First-class environments

The maclina/vm-cross subsystem allows Maclina to be used for compiling and running Lisp code in arbitrary first-class environments, in concert with Clostrum. Here is an example:

;;; maclina-cross does not itself load a global environment implementation,
;;; since it can be used with any. Here we use clostrum-basic for that.
;;; We also need clostrum-trucler to be able to compile relative to
;;; a Clostrum environment.
(ql:quickload '(:clostrum-basic :clostrum-trucler))

;;; Set up the client to use maclina-cross, and initialize the VM.
(setf maclina.machine:*client* (make-instance 'maclina.vm-cross:client))
(maclina.vm-cross:initialize-vm 20000)

;;; Construct our environments.
(defvar *rte* (make-instance 'clostrum-basic:run-time-environment))
(defvar *env* (make-instance 'clostrum-basic:compilation-environment
                 :parent *rte*))

;;; These new environments are totally devoid of bindings.
;;; To do anything useful, we have to define at least a few.
;;; We'll define + and *readtable* weirdly to emphasize that we are
;;; not operating in the host environment.
(setf (clostrum:fdefinition maclina.machine:*client* *rte* '+) #'-)
(clostrum:make-variable maclina.machine:*client* *rte* '*readtable* 17)

;;; Now behold:
(maclina.compile:eval '(+ *readtable* 3) *env*) ; => 14
;;; And of course, the host *READTABLE* and + are unaffected.

Sandboxing

A more complete CL experience requires a richer environment. The Extrinsicl project can be used to construct such an environment, but more generally you can just fill a Clostrum environment. Extrinsicl can additionally be configured to provide functions like eval through Maclina.
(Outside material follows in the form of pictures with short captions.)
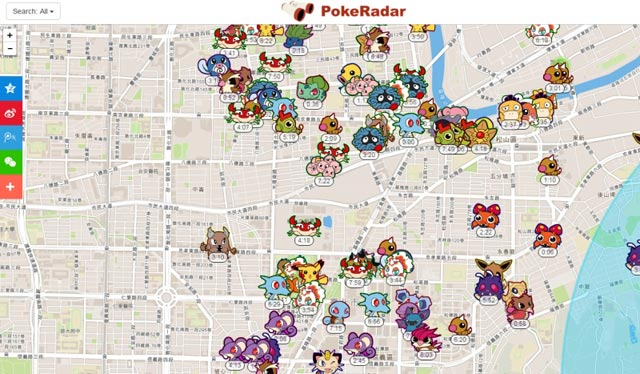 pokemon-radar3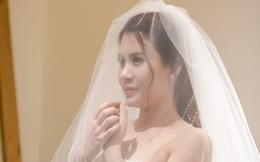 Nhan sắc lộng lẫy của vợ MC Thành Trung khi diện váy cưới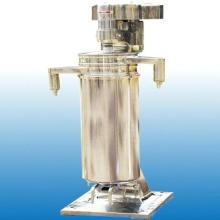 GF150 Machine centrifuge à centrifuger tubulaire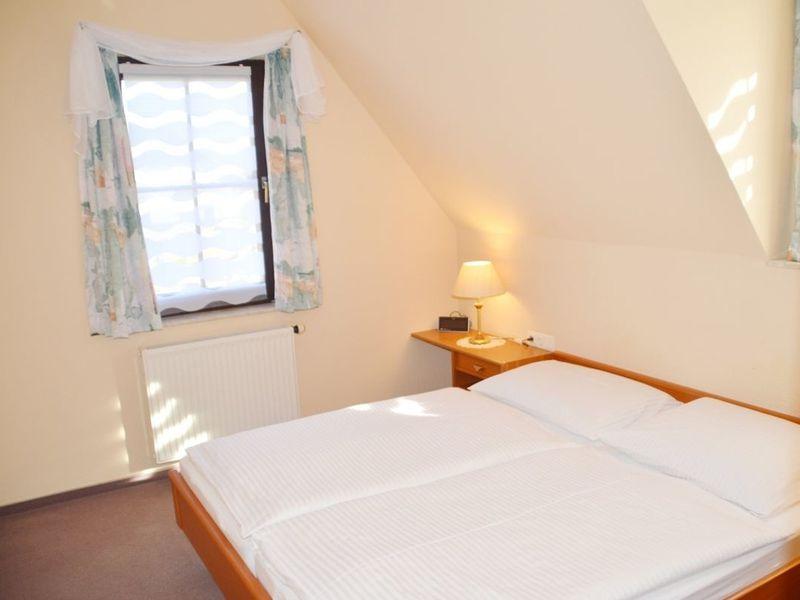22657107-Ferienwohnung-4-Burg (Spreewald)-800x600-2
For real sandboxing of untrusted code, you will need a "safe" environment lacking any undesirable operators. What is undesirable depends on your application, but might include, for instance, file I/O. If your environment is well constructed, you don't need to worry about functions that carry out evaluation or introspection in themselves, because they will only operate with respect to your safe environment.

Another danger of untrusted code is it not halting, which can be a denial of service attack. The cross VM has a with-timeout macro that can be used to abort evaluation after executing some number of VM instructions. This covers all evaluations within the cross VM, including indirectly as from calls to VM functions. Note that computations outside of the VM are not tracked, so for example there will be no abort if the untrusted code calls a non-VM function that does not halt.

Here is an example of a basic sandbox:

(ql:quickload '(:clostrum-basic :extrinsicl :extrinsicl/maclina :maclina))

;;; Set up Maclina.
(setf maclina.machine:*client* (make-instance 'maclina.vm-cross:client))
(maclina.vm-cross:initialize-vm 20000)

;;; Create the (empty) environment.
(defvar *rte* (make-instance 'clostrum-basic:run-time-environment))
(defvar *env* (make-instance 'clostrum-basic:compilation-environment
                :parent *rte*))

;;; Install most of CL.
(extrinsicl:install-cl maclina.machine:*client* *rte*)
(extrinsicl.maclina:install-eval maclina.machine:*client* *rte*)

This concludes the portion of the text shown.